SPR Lublin - KU AZS Politechnika Koszalińska - 18 grudnia (sobota), godz. 17.30
Wokół lubelskiego klubu dzieje się w ostatnich dniach bardzo wiele. Jeszcze w środę wydawało się, że pojedynek SPR-u z Politechniką może w ogóle nie dojść do skutku. Na szczęście lubelski klub nie musi jak na razie ogłaszać upadku. Wsparcie dla mistrzyń Polski zaoferowała Wyższa Szkoła Społeczno - Przyrodnicza im. Wincentego Pola. W piątek wybrano też nowego prezesa. Został nim Sławomir Bracław, którego zadaniem będzie wyprowadzenie klubu z zapaści organizacyjnej. Teraz podopieczne Grzegorza Gościńskiego mogą wreszcie skupić się na swojej pracy. SPR w ostatniej kolejce pewnie pokonał kielecki KSS, odzyskując tym samym trzecie miejsce w tabeli. Z tym samym rywalem koszalinianki przegrały przed tygodniem 30:24. Mistrzynie Polski teoretycznie nie powinny mieć więc problemów z pokonaniem Akademiczek. Zespołu Waldemara Szafulskiego w żadnym wypadku nie wolno jednak lekceważyć. Nie licząc spotkania z KSS-em, koszalinianki wygrały wcześniej cztery mecze z rzędu. Po porażce w Kielcach, AZS będzie też chciał w pełni się zrehabilitować. Wielkim problemem SPR-u będzie brak dwóch podstawowych bramkarek - Anny Baranowskiej i Justyny Jurkowskiej, które w dalszym ciągu zmagają się z kontuzjami.
Tak było w poprzedniej rundzie:
KU AZS Politechnika Koszalińska - SPR Lublin 30:33 (14:13)
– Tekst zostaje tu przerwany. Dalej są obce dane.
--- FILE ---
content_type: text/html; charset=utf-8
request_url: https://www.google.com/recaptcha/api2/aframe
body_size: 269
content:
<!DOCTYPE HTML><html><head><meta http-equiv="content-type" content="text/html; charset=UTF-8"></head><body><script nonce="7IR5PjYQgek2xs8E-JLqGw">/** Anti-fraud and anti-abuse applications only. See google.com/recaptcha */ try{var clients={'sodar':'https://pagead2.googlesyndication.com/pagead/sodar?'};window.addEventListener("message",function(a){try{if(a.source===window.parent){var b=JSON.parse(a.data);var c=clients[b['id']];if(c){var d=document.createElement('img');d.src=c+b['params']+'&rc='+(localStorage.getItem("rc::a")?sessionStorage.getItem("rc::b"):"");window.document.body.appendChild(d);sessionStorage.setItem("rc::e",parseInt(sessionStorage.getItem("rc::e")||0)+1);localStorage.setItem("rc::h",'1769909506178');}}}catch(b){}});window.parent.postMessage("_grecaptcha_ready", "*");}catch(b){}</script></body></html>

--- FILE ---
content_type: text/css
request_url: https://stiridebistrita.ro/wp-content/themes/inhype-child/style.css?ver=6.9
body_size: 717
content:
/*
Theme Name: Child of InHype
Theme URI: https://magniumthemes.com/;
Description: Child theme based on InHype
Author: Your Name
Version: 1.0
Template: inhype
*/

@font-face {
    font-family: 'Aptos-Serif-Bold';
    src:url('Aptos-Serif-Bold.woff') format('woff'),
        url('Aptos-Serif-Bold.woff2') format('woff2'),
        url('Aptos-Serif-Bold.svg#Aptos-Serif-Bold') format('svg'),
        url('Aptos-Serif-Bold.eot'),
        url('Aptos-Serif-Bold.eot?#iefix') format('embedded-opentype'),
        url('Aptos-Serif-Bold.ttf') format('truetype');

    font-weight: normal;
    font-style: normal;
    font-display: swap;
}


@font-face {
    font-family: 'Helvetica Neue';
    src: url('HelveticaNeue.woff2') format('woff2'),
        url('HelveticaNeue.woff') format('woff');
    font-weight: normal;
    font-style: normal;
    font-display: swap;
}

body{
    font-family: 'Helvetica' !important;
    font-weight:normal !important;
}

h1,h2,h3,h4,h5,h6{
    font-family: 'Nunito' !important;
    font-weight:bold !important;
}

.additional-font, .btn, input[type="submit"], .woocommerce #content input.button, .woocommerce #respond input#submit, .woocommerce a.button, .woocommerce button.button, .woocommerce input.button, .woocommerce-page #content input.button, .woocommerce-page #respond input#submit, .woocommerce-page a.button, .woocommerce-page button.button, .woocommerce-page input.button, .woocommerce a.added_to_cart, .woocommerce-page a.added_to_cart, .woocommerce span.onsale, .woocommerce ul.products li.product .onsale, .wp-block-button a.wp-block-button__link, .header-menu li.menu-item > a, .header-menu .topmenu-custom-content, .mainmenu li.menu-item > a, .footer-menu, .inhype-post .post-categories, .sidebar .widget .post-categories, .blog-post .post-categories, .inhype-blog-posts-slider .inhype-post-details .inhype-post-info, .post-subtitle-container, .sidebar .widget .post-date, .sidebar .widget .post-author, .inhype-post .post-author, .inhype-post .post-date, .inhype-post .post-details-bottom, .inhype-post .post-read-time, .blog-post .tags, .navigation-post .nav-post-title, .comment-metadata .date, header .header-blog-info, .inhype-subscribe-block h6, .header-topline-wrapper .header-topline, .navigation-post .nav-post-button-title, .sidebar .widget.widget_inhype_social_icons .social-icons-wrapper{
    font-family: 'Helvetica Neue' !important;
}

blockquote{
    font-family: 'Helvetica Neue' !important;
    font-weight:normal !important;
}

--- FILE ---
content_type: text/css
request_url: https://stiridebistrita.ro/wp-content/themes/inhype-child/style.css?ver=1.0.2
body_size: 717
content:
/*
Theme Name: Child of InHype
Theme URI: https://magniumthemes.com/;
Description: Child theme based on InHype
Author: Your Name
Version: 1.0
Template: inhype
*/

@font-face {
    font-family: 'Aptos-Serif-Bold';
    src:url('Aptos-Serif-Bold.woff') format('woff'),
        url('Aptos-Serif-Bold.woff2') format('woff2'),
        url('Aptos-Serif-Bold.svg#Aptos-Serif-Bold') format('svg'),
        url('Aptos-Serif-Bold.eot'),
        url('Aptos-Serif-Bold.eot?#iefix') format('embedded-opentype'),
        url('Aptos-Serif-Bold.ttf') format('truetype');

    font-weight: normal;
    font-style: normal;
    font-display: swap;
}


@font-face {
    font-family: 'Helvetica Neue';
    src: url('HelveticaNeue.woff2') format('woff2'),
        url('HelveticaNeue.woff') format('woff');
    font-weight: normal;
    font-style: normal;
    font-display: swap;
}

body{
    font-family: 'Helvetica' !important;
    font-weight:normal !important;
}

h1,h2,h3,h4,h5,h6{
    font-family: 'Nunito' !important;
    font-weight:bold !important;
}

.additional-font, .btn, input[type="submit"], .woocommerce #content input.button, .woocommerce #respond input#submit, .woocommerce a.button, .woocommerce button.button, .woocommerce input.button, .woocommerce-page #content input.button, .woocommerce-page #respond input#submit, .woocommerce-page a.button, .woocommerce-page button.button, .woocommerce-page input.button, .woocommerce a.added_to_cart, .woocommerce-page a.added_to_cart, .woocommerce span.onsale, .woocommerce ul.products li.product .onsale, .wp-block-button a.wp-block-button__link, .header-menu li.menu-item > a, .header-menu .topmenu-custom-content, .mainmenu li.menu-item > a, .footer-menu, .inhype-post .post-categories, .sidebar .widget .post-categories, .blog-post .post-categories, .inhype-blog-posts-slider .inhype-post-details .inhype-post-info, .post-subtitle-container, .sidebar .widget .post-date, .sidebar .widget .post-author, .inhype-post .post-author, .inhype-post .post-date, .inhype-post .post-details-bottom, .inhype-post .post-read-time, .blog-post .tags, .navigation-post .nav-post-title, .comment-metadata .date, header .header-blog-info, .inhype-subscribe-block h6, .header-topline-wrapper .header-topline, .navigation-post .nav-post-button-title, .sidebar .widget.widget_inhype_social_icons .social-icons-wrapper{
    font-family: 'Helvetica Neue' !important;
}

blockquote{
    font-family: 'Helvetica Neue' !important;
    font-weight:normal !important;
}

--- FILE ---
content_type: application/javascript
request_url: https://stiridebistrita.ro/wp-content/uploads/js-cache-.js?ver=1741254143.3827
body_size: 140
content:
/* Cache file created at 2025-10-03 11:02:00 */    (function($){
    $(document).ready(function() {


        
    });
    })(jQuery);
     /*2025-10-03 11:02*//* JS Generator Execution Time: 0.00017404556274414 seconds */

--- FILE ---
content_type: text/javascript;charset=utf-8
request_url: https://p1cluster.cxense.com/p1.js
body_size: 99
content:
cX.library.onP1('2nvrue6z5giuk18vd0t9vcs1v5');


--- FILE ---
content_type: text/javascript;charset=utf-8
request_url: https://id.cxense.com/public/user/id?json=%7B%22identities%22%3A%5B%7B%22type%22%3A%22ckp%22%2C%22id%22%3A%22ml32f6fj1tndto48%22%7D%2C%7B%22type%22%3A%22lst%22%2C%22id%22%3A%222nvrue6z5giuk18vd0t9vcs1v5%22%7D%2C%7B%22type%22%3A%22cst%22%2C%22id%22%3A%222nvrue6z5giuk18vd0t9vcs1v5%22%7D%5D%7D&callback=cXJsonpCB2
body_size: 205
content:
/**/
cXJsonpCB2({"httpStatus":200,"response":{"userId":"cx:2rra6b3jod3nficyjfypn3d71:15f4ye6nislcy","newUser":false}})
KSS Kielce - KGHM Metraco Zagłębie Lubin - 18 grudnia (sobota), godz. 17.00
Przed kielczankami niezwykle trudne zadanie. Zagłębie w tym sezonie pozostaje nadal niepokonane. Kielczanki dysponujące znacznie słabszą kadrą od Miedziowych, mogą przeciwstawić rywalkom ambicje i wolę walki. Te atuty wystarczyły, aby przed tygodniem pokonać w Kielcach Politechnikę Koszalińską, jednak na SPR okazały się już niewystarczające. Podopieczne Zdzisława Wąsa we własnej hali potrafią jednak walczyć do końca, co udowodniły już niejednokrotnie. Zagłębie musi natomiast wyciągnąć wnioski z ostatniej potyczki z chorzowskim Ruchem, w przeciwnym razie również w Kielcach wywalczenie dwóch punktów może przyjść lubliniankom niezwykle ciężko. Miedziowe będą na pewno chciały zakończyć 2010 rok bez porażki. Jedno jest jednak pewne. Zagłębie bez względu na wynik sobotniego meczu pozostanie liderem PGNiG Superligi.
Tak było w poprzedniej rundzie:
KGHM Metraco Zagłębie Lubin - KSS Kielce 35:20 (17:11)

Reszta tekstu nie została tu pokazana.